(Collection entries)
________

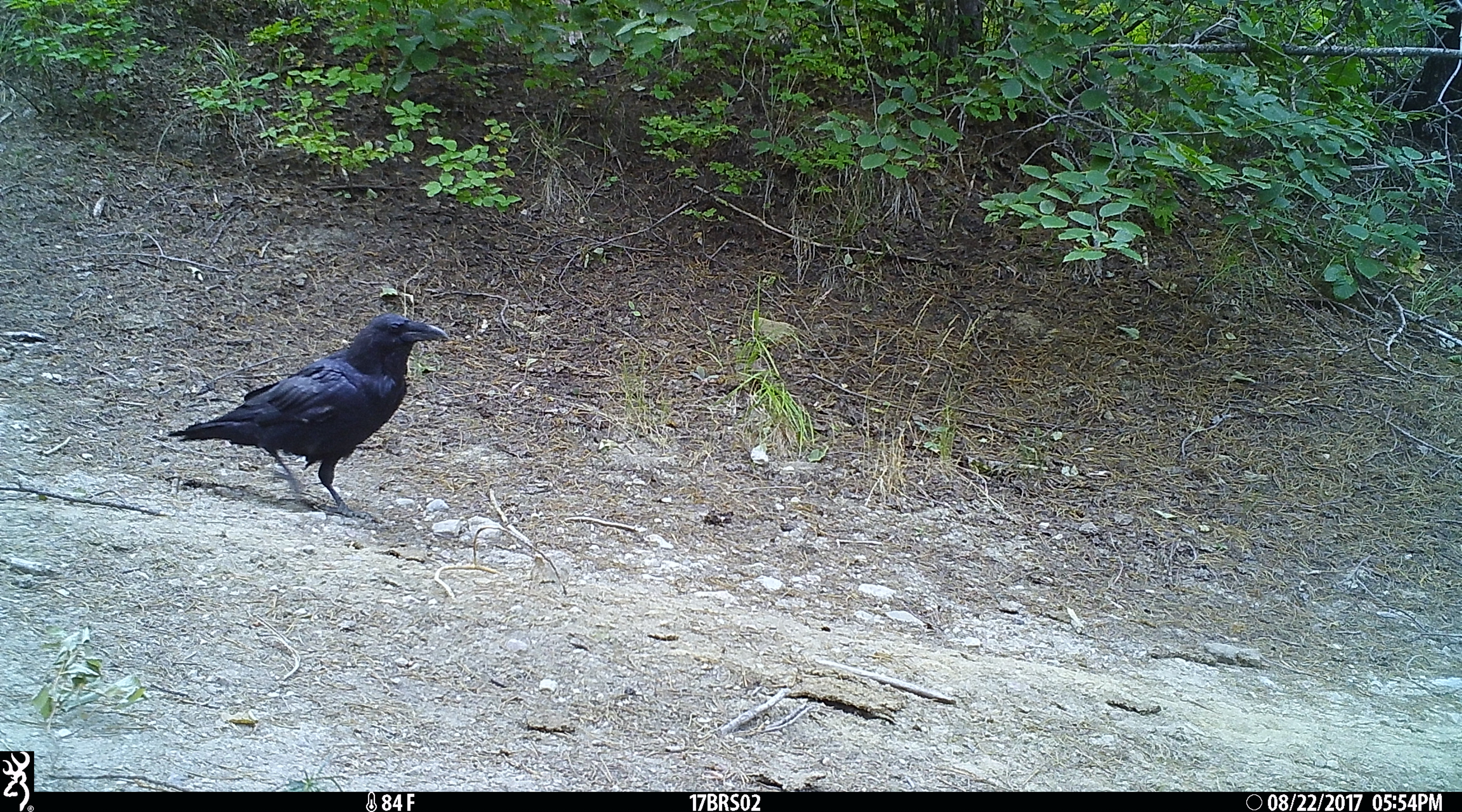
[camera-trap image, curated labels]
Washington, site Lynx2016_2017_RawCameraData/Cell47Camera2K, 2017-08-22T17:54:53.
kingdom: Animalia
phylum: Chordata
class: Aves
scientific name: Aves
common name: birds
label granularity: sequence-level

________

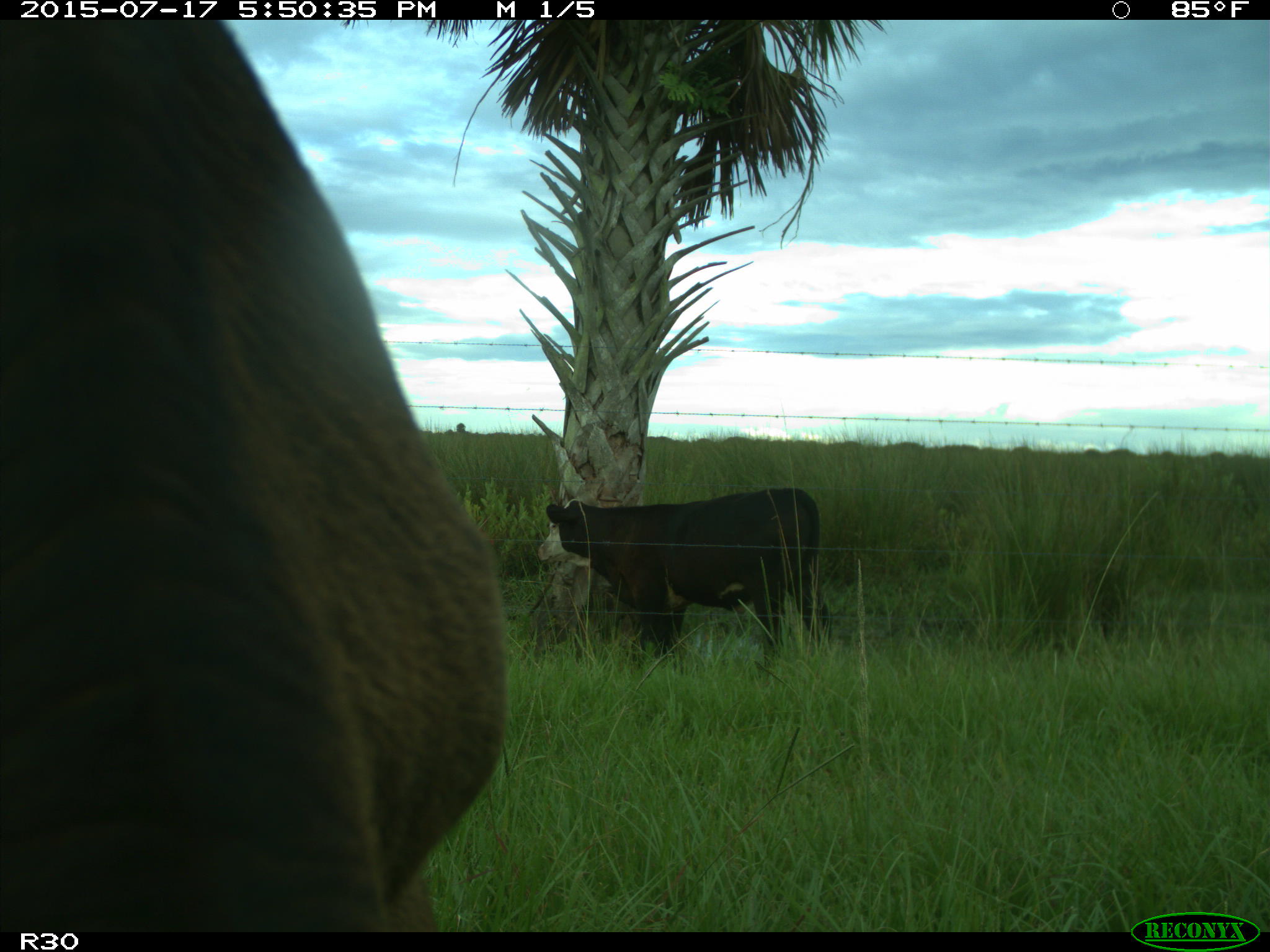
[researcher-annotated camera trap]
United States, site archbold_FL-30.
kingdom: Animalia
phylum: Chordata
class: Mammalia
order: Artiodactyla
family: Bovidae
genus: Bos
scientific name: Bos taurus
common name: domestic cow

________

# TASK REQUIREMENTS
Print exactly the lines above from the one with "scientific name: Aves" to the one with "label granularity: sequence-level", including both.

# RESULT
scientific name: Aves
common name: birds
label granularity: sequence-level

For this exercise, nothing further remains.